| TASK STATEMENT |
Return exactly the lines from the "Of the available choices" line through the last line of the entries below. Include no pictures.

| GIVEN ENTRIES |
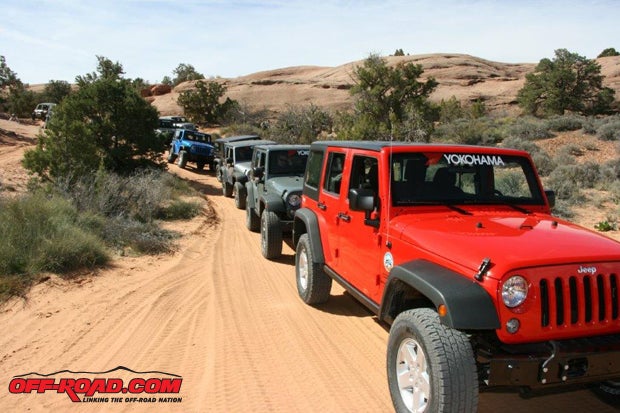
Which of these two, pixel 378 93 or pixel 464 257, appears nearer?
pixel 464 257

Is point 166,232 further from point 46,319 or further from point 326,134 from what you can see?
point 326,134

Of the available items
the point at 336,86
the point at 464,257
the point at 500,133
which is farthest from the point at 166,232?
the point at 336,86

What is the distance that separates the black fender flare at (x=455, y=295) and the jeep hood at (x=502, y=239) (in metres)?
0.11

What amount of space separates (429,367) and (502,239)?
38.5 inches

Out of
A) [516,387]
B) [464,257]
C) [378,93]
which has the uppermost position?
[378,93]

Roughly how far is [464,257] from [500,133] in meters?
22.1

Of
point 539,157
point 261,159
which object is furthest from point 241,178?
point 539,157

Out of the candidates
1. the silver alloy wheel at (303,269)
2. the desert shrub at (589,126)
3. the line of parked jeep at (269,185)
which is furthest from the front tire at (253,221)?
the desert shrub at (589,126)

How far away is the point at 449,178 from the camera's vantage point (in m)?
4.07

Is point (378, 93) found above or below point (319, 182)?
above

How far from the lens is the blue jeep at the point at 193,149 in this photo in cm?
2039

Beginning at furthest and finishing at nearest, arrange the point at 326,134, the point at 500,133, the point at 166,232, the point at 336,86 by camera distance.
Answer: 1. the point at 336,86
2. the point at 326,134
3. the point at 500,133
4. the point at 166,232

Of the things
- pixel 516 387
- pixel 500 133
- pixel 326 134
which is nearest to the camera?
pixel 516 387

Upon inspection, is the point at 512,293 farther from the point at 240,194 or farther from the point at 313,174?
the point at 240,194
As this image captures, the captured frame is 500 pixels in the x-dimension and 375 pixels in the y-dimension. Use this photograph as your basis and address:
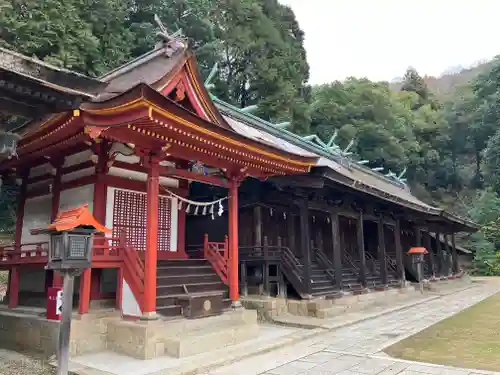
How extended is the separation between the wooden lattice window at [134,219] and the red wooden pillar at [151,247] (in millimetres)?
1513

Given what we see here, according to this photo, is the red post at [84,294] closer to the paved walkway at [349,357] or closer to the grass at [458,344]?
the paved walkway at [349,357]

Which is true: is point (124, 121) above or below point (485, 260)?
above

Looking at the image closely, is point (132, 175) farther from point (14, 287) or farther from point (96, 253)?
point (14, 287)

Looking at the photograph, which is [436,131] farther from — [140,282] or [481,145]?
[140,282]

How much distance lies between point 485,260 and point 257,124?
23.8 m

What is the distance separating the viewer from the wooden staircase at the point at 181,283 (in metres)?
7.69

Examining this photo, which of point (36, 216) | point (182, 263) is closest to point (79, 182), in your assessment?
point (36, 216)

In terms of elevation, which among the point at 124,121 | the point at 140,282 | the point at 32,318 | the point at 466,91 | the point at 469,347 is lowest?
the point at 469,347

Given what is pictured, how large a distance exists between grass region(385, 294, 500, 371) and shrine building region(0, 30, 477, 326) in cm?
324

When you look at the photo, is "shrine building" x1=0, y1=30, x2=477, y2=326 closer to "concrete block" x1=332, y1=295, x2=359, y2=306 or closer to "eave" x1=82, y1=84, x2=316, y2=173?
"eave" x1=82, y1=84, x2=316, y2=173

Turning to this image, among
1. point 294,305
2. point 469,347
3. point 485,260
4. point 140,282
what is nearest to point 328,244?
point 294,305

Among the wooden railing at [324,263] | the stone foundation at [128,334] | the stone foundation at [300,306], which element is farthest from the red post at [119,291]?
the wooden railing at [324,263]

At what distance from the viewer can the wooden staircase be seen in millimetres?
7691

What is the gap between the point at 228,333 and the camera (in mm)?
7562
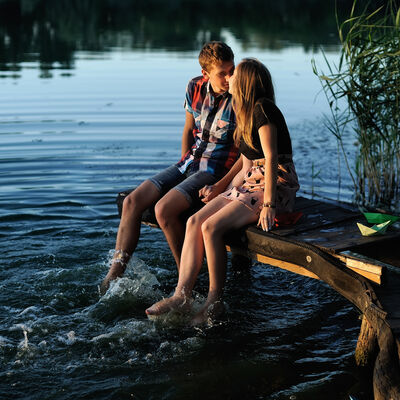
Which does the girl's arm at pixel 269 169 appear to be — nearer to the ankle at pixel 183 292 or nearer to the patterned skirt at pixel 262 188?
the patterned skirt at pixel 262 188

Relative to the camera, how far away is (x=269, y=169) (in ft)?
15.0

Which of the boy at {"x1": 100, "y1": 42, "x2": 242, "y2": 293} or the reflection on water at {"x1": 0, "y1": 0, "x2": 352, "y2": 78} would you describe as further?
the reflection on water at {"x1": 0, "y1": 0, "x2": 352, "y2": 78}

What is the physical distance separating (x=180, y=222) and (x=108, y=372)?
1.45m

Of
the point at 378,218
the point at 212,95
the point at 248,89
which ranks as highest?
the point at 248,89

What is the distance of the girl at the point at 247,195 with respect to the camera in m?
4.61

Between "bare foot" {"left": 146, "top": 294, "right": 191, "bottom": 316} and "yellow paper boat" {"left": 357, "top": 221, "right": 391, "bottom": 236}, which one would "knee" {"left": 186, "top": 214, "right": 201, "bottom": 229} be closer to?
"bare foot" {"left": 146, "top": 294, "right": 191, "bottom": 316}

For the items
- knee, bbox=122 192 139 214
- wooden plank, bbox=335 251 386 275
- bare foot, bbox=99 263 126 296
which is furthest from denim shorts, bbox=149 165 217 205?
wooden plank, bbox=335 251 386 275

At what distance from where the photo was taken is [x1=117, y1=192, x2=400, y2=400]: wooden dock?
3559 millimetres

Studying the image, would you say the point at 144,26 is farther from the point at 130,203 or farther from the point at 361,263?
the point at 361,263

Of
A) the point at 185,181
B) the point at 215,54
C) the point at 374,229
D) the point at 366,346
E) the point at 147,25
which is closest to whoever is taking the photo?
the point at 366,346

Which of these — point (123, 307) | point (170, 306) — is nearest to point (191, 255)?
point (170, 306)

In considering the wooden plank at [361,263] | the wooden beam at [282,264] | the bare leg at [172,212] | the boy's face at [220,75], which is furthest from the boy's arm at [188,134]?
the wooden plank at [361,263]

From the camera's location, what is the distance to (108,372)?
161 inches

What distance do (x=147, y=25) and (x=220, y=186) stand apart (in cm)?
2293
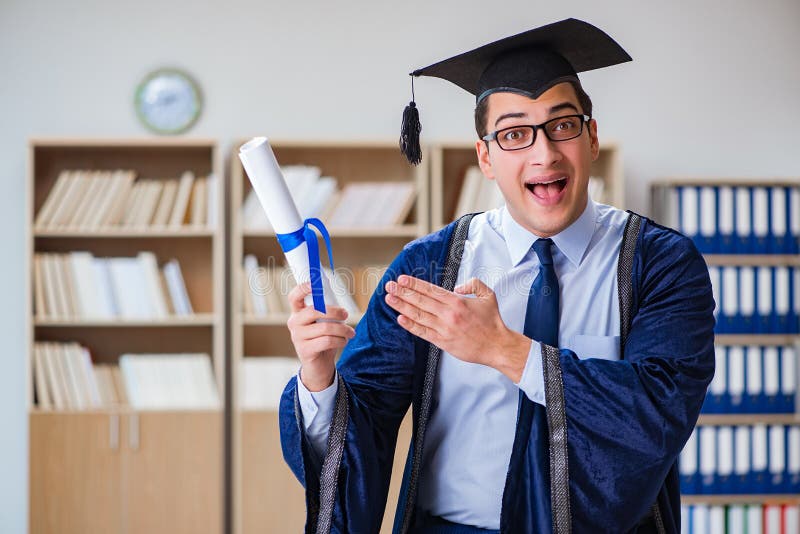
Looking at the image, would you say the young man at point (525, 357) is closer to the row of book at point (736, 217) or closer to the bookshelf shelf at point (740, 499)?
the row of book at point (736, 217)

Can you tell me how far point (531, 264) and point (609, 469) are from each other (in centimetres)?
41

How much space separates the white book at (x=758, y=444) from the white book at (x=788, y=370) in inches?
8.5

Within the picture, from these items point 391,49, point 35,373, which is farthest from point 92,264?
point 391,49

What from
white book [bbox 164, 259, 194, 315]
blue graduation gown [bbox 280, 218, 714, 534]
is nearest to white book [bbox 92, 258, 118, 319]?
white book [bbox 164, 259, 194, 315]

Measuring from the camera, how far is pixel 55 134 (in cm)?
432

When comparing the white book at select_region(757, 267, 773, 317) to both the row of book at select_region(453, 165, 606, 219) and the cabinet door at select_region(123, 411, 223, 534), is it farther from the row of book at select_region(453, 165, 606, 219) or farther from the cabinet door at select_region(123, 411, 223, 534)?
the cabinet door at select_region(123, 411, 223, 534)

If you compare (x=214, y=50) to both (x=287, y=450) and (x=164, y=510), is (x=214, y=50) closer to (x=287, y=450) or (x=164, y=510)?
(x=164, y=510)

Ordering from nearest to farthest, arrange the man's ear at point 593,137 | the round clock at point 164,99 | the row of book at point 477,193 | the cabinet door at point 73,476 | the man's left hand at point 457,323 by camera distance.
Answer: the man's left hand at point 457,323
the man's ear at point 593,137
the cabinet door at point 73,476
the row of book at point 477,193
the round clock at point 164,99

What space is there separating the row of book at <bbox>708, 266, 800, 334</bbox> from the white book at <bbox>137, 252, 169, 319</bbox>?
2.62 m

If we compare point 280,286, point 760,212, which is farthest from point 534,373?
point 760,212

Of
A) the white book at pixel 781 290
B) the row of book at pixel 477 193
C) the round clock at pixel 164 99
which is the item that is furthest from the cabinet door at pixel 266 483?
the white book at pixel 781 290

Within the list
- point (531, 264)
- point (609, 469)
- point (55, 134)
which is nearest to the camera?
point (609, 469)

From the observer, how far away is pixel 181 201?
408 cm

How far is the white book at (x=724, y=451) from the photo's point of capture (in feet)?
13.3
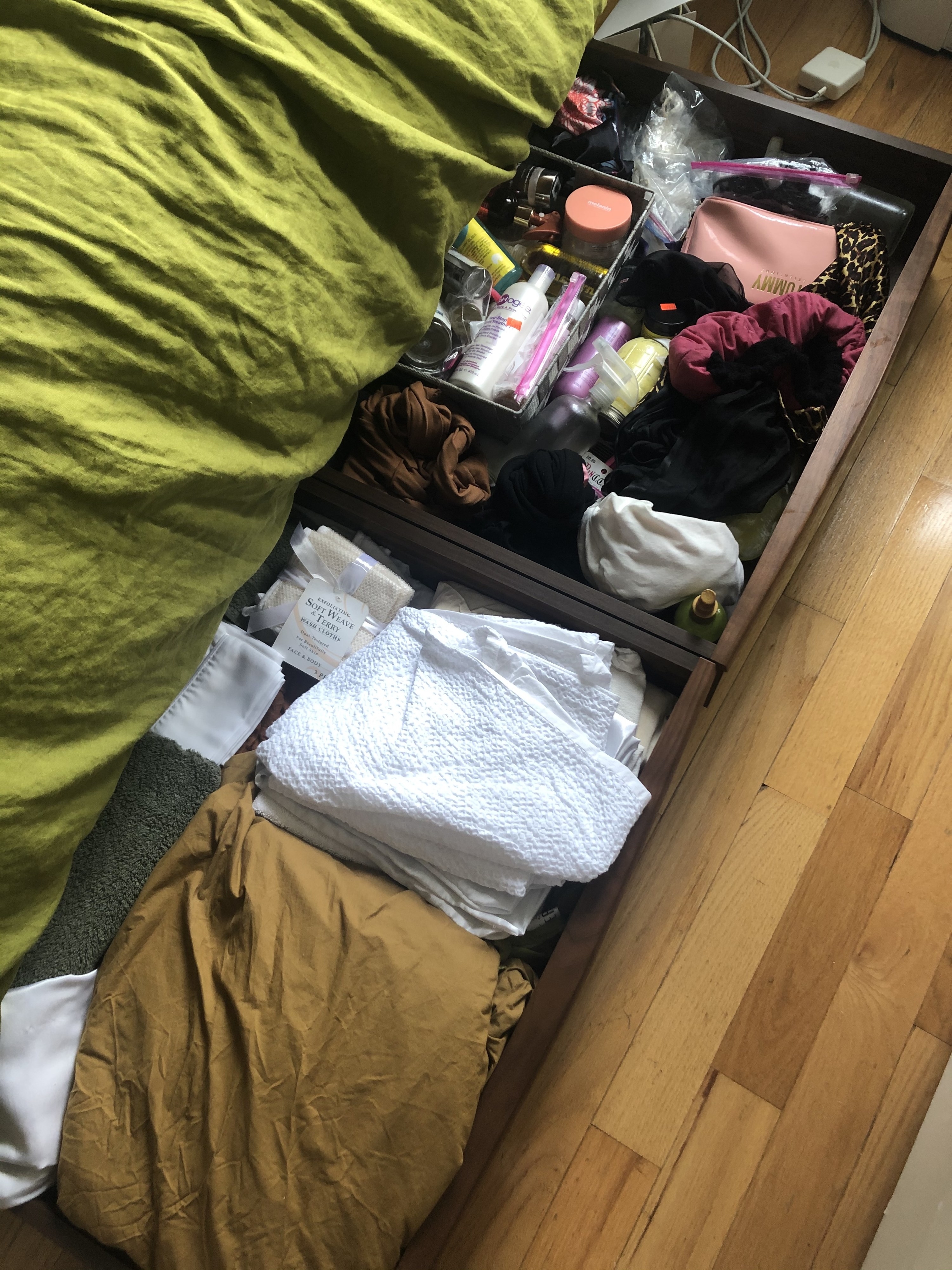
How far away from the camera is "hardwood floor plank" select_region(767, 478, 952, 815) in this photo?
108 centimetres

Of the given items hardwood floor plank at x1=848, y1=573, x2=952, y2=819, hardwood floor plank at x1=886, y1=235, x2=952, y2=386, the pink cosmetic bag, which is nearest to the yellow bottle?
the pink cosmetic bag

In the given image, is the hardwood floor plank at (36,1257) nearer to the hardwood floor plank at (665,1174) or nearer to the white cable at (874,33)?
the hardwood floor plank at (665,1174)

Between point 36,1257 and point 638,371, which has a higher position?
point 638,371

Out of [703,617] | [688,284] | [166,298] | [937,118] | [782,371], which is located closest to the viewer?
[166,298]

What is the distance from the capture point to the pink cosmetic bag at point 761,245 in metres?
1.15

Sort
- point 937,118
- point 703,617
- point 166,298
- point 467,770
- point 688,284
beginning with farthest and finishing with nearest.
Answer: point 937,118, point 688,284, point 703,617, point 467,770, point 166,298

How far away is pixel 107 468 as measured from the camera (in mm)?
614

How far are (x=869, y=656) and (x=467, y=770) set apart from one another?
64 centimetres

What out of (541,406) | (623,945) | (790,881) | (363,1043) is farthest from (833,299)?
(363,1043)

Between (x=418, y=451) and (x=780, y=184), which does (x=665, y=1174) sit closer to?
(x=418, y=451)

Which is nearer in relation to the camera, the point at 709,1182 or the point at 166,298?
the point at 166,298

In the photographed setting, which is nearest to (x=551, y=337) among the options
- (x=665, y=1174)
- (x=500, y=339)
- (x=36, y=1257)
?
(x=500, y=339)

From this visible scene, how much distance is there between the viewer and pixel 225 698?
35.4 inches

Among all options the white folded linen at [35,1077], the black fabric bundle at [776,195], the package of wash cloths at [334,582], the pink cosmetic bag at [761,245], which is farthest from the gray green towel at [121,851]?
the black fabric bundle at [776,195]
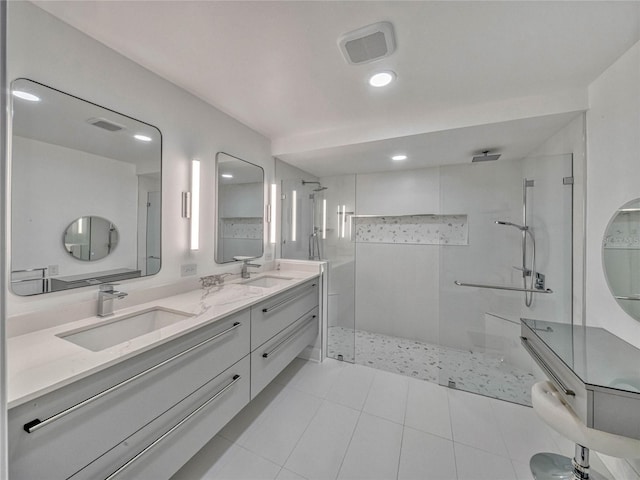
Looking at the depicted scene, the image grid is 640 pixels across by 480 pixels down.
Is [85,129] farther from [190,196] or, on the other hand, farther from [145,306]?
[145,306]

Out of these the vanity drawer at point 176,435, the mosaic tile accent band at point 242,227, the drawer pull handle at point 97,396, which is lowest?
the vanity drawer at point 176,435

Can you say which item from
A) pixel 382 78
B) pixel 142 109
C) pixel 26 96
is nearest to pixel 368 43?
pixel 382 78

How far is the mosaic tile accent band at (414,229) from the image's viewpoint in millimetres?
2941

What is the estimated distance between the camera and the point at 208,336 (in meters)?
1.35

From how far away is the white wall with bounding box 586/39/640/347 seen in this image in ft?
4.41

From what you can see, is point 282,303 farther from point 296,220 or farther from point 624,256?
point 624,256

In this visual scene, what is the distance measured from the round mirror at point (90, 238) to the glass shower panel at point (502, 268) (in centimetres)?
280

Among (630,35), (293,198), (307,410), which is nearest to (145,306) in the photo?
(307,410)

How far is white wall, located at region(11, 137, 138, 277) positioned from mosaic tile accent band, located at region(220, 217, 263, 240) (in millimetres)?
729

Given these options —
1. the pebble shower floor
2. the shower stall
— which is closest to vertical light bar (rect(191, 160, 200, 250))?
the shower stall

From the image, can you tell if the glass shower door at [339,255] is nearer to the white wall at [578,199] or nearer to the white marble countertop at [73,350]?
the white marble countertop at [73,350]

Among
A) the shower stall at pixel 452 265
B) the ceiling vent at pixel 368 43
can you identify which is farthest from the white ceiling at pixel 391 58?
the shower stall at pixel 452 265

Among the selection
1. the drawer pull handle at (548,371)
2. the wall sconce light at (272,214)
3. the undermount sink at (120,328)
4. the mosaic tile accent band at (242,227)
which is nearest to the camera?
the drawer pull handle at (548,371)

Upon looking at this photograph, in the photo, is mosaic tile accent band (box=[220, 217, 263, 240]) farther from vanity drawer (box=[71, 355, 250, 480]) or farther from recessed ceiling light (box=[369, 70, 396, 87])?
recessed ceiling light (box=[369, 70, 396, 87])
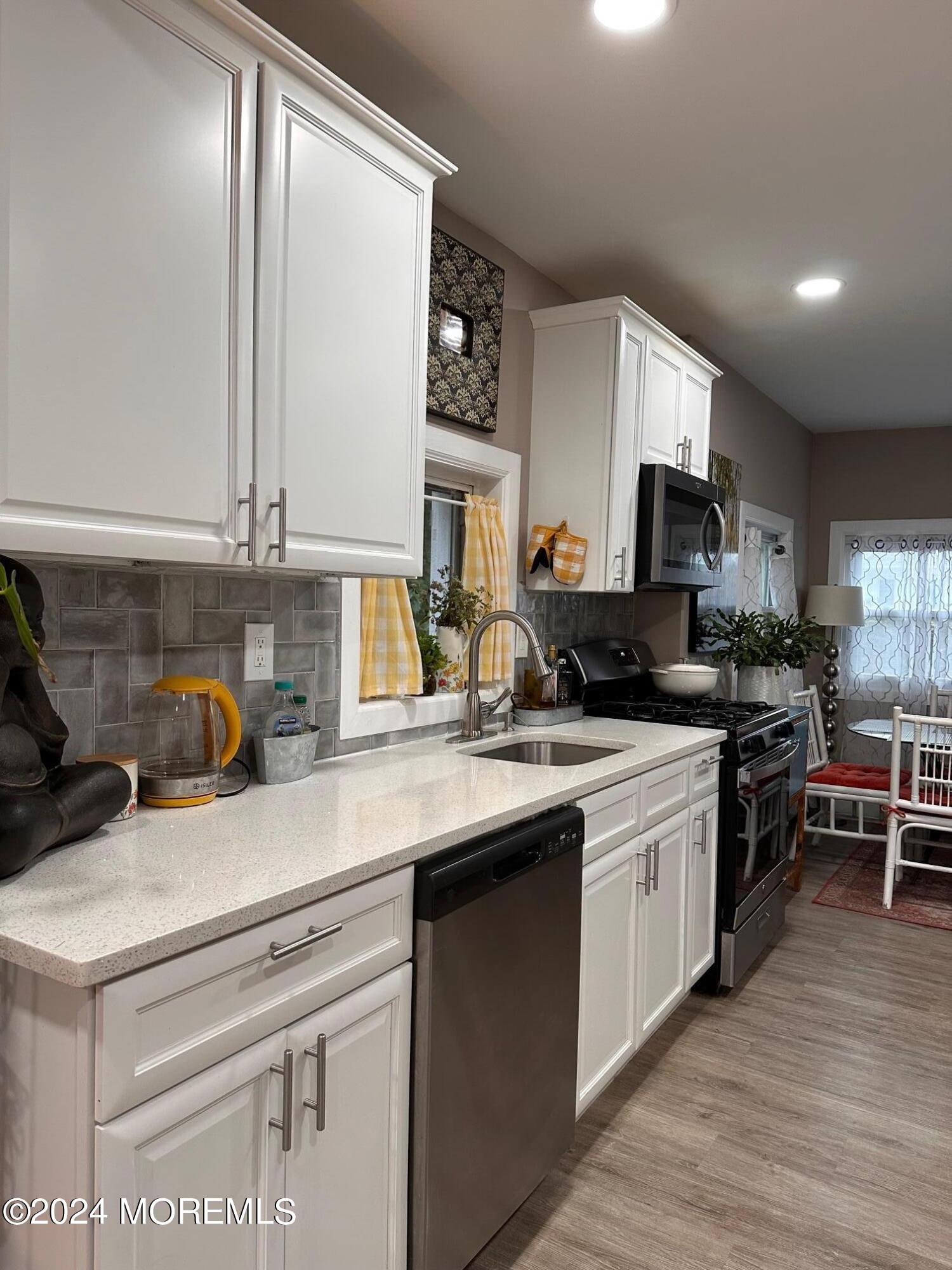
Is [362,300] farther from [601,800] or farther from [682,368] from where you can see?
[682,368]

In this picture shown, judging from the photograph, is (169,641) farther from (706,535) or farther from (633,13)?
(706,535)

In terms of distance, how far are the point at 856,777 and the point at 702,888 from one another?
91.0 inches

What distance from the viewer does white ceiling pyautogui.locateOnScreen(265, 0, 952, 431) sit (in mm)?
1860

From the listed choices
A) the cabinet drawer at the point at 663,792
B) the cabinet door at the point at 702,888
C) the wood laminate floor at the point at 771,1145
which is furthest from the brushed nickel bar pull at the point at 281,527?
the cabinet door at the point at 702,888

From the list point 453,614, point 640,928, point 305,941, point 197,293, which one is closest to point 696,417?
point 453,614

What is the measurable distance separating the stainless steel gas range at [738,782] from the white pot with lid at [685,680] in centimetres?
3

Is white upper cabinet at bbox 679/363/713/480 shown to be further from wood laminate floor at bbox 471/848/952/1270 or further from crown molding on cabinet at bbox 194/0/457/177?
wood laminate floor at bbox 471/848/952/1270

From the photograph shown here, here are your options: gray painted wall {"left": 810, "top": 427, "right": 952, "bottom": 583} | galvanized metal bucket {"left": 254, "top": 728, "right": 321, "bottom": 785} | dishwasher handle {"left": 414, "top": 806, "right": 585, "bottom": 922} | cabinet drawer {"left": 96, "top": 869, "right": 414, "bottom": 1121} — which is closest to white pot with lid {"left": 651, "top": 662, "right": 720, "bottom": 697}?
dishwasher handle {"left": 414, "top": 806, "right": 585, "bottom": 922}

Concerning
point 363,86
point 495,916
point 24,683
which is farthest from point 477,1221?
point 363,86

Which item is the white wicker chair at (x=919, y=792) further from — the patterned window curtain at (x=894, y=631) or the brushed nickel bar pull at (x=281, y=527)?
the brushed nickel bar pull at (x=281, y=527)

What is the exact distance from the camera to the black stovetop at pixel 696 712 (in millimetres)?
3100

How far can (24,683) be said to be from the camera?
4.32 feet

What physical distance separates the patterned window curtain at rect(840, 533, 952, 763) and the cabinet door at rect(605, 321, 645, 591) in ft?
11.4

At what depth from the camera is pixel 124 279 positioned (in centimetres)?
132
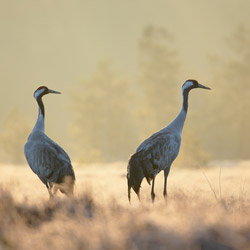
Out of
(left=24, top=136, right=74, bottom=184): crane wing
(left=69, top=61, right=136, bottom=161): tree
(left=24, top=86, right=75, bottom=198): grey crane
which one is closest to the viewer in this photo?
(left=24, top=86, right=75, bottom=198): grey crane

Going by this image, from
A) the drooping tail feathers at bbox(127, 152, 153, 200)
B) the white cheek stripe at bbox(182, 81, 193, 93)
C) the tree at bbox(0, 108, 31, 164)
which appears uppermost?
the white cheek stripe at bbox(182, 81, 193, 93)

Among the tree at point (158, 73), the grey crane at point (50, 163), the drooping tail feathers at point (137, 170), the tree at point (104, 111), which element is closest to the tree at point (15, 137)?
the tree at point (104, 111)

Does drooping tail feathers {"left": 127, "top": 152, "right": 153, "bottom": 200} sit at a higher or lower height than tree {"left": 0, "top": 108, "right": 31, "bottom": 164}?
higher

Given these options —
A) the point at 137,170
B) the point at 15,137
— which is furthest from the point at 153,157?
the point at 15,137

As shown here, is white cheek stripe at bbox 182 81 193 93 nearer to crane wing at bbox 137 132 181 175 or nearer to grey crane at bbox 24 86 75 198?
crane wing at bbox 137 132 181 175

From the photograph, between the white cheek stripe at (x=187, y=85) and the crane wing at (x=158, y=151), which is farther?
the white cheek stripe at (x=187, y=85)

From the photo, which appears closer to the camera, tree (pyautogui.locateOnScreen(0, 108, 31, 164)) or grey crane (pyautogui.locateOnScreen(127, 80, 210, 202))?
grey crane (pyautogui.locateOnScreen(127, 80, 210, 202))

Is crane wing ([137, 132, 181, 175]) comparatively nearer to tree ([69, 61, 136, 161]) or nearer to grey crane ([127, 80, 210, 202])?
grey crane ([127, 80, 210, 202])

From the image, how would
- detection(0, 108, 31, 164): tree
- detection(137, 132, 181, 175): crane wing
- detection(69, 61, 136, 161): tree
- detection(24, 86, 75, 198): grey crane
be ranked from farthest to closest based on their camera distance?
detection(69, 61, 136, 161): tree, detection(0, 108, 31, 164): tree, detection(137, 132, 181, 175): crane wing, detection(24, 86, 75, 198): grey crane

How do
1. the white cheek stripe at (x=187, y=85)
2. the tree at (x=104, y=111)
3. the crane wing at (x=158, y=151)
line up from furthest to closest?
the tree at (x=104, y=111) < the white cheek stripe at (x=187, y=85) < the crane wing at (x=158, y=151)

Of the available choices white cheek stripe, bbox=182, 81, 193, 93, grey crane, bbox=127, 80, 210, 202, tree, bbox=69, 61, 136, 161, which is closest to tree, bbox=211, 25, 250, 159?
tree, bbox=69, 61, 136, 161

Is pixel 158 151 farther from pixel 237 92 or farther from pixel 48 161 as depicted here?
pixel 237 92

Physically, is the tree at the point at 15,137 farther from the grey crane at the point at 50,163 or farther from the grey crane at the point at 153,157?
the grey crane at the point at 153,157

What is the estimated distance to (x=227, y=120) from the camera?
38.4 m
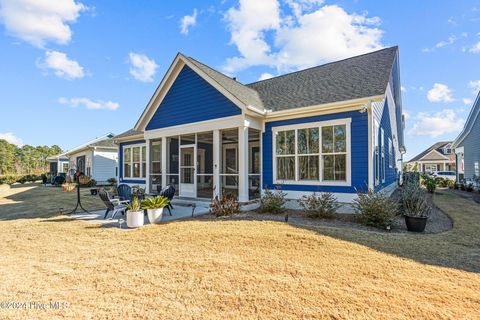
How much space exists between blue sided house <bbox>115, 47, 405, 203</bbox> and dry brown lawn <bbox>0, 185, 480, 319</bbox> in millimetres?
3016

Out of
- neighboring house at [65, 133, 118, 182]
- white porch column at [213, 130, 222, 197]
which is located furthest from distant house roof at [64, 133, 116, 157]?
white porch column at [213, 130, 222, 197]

| RESULT OF THE TASK |
Of the available choices white cheek stripe, bbox=182, 81, 193, 93, grey crane, bbox=127, 80, 210, 202, tree, bbox=69, 61, 136, 161, which is closest to tree, bbox=211, 25, 250, 159?
tree, bbox=69, 61, 136, 161

Is pixel 158 151 farther from pixel 237 92 or farther from pixel 48 161 as depicted here?
pixel 237 92

Physically, is the tree at the point at 15,137 farther from the grey crane at the point at 50,163 or farther from the grey crane at the point at 153,157?
the grey crane at the point at 153,157

What is the estimated distance to (x=227, y=120) from the camera?
38.4 m
How much space exists between blue sided house <bbox>115, 47, 405, 203</bbox> and dry brown lawn <bbox>0, 185, 480, 319</bbox> in millimetres?
3016

Out of
- neighboring house at [65, 133, 118, 182]
- white porch column at [213, 130, 222, 197]
which is located furthest from distant house roof at [64, 133, 116, 157]?
white porch column at [213, 130, 222, 197]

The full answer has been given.